ポンド売りに巻き戻し、「合意なき離脱」リスク後退で1月23日、外為市場で2年以上にわたり続くポンド売りは峠を越えたかもしれない。2017年撮影(2019年 ロイター/Thomas White)

[ロンドン 23日 ロイター] - 外為市場で2年以上にわたり続くポンド売りは峠を越えたかもしれない。

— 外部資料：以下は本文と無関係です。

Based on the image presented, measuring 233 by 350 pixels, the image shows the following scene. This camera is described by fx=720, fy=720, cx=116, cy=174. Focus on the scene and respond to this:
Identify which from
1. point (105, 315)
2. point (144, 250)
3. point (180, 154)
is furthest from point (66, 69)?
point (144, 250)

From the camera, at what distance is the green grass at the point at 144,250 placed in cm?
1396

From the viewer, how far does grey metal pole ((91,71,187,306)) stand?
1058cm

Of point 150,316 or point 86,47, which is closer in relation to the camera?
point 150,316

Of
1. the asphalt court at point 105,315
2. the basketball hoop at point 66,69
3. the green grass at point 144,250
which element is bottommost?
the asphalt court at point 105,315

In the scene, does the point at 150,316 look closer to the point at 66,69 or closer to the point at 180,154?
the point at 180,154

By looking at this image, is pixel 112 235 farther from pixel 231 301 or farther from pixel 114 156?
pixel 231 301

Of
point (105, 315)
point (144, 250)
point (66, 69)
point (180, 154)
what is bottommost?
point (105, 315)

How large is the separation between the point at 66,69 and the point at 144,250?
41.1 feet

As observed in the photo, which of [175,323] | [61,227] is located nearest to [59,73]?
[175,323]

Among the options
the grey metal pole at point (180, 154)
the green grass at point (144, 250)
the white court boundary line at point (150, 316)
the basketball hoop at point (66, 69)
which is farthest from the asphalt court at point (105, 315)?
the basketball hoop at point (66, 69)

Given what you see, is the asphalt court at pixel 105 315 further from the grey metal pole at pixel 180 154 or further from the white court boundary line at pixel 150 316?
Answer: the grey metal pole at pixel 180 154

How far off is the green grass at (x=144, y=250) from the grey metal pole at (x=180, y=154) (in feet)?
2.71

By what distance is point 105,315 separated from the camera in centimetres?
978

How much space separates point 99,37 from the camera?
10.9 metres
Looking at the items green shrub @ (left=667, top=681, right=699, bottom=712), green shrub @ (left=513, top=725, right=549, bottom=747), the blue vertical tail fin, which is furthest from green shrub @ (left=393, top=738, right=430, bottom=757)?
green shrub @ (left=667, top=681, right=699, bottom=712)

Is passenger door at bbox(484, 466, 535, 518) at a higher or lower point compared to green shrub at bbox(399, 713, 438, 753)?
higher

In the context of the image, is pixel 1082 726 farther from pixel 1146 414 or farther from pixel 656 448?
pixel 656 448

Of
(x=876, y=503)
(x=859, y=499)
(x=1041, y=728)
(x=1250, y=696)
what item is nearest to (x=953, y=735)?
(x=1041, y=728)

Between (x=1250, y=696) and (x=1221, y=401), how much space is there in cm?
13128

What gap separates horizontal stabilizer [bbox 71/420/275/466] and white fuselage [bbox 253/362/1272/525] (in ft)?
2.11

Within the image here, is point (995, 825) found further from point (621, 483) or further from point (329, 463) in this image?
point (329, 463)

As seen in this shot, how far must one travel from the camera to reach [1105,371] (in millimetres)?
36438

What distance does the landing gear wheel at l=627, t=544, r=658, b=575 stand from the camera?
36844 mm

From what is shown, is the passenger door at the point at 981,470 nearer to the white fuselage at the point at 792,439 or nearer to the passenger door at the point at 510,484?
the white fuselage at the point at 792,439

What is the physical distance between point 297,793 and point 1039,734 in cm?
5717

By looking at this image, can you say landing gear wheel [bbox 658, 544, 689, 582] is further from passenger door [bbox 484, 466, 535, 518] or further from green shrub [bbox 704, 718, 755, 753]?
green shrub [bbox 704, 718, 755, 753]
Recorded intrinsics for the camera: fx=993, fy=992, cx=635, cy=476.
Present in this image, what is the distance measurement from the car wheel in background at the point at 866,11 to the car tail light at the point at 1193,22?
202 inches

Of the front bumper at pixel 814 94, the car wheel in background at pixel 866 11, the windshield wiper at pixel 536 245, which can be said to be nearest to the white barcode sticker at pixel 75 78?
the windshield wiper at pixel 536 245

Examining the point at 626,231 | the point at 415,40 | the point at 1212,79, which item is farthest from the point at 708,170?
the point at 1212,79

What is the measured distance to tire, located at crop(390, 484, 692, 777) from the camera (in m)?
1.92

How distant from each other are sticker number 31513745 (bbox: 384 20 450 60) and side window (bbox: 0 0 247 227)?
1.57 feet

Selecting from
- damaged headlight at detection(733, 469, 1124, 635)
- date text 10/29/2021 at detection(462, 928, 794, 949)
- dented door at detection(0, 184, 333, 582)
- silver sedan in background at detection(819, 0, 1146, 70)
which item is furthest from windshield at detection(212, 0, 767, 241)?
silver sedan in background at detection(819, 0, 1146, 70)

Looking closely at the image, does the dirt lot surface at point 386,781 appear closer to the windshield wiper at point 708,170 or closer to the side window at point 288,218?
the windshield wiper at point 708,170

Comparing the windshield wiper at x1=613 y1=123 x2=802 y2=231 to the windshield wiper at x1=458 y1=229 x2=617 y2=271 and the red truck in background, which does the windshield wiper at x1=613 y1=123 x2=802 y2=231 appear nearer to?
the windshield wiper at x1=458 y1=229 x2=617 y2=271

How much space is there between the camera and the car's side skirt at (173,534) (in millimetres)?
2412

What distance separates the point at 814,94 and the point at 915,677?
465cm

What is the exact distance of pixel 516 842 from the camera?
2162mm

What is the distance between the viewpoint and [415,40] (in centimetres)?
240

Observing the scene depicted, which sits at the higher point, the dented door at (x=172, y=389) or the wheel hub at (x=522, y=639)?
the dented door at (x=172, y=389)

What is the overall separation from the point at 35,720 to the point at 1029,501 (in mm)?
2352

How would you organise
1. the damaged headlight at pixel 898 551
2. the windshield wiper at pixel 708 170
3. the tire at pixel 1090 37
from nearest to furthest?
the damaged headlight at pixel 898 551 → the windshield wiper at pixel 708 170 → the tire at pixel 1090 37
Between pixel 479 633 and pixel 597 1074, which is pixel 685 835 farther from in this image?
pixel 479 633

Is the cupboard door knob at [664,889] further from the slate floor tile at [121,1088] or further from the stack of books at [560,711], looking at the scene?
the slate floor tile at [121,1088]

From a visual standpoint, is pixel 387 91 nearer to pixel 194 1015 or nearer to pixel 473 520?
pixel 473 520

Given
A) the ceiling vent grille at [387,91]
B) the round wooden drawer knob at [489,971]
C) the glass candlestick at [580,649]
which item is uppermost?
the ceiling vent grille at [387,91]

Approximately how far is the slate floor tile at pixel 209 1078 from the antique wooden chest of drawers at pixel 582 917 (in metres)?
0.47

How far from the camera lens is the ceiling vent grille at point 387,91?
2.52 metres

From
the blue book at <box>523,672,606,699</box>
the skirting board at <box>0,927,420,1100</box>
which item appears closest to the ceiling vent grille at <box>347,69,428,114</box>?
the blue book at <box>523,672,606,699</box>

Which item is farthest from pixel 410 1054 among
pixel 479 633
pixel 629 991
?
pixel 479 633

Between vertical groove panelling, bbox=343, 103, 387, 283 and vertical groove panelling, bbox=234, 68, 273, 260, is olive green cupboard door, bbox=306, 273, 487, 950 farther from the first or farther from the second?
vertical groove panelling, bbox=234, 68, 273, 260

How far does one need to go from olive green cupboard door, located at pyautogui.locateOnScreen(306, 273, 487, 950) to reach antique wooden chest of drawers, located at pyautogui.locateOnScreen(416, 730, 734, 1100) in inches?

英国の欧州連合(EU)離脱交渉が最終段階に入って合意なき離脱(ハードブレグジット)という最悪のシナリオが遠のき、ポンド売りの巻き戻しが起きているとみられるためだ。

 米国の一部政府機関閉鎖の影響で、主要通貨のポジションの確認に使われる米商品先物取引委員会(CFTC)の週間統計は昨年12月下旬から発表が止まり、投資家は手探り状態で取引している。

 CFTCの直近の統計となる12月21日発表分はポンドの対ドルの売り越しが48億4000万ドルと、昨年9月の65億ドルから売り越しが縮小した。

 ロイターがさまざまなデータを点検したところ、ポンドは引き続き売り越しとなっているものの、その規模は昨年12月12日分統計からさらに縮小したとみられる。

 大手金融機関のデータからもCFTCの統計発表停止以降、ポンドのポジションが大きく動いたことが読み取れる。